- **TEXT BLOCK**
4.04.2013 Count how many words are in a string

Suppose you have found a huge paragraph. How many words are in that paragraph? Do you want to count yourself? No. We can let our program count the words! Here's how...


The strutils unit has an useful function: wordcount

The syntax is:
function WordCount(
  const S: ;
  const WordDelims: TSysCharSet
):Integer;

It counts the words in a given string.

Remember? Some criteria for essay/article writing may require the word count to be something between x and y? It is very common to limit the length of an article, so that teachers or readers are not irritated with huge text.

Now, how can you count words in a sentence, or a paragraph, or even a bunch of paragraphs? Well, we will use the function above. The tricky part is in the WordDelims (or Word Delimiters). Delimiters are the characters which are not part of the words (e.g. space character).

Quick Tutorial

Create a new Application project. Project->New Project->Application->OK.

Drop a TMemo and a TLabel in the form. Select the Memo and set its ScrollBars to ssVertical. Then double click the memo and write:
Label1.Caption := IntToStr(WordCount(Memo1.Lines.Text, [' '])) + ' Words';

WordCount returns the word count as an integer. We use IntToStr for converting the line count to string in order to show it in Label1.Caption. And we add the word " Words" at the end of the count. The [' '] part adds a space character as a delimiter. We could add a TSysCharSet variable and then use this in the delimiter part too. (See the final example.)

Don't forget to add strutils in the uses clause:
uses

..., strutils, ...;

Now Run the Project (F9). Write something in the Memo. You will see the count in the Label.

- **SUPPLIED DATA**
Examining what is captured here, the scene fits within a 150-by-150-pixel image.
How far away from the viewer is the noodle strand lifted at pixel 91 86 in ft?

- **TASK REQUIREMENTS**
**A)** In the tutorial on counting words in a string, which unit must be added to the uses clause?
**B)** Continue the tutorial on counting words in a string from the point where it stops.
The material that accompanies this text has no connection to it.

- **RESULTS OF THE EXERCISE**
**A)** The strutils unit must be added to the uses clause.

**B)**
Now the problem is that when you use a new line, the word count is not right. For example enter:
I
am

That should return 2, but it returns 1. This is because there is no space character in between the two words. There are character #13 and #10 in between (for new line). So we have to add it in the delimiter. (Remember, that Unix and Unix based OSs [e.g.Mac OS X] do not have #10 for new line.) We can modify the code as below:

var
  Delimeters:TSysCharSet;
begin
  Delimeters := [' ', '.', ',', (#13)];
  Label1.Caption := IntToStr(WordCount(Memo1.Lines.Text, Delimeters)) + ' Words';
end; 

We have added 4 characters as delimiters. You can add more such as, ( ) - @ = : / \ ; etc.

You can add other components to decorate the form. Such as another TLabel with caption "You have typed: ". May be implement resize anchors to change size of the memo according to the form's size.

Sample code download

Download the sample code zip from here: http://db.tt/hz89LpUW
Size: 671 KB

The zip file contains executable (exe) file.
Photo: http://thelinecontinuestoblur.blogspot.com

1 comments:

martin said...

Thanks for providing this information. I read this blog.
I hope please keep sharing this type of blog in future.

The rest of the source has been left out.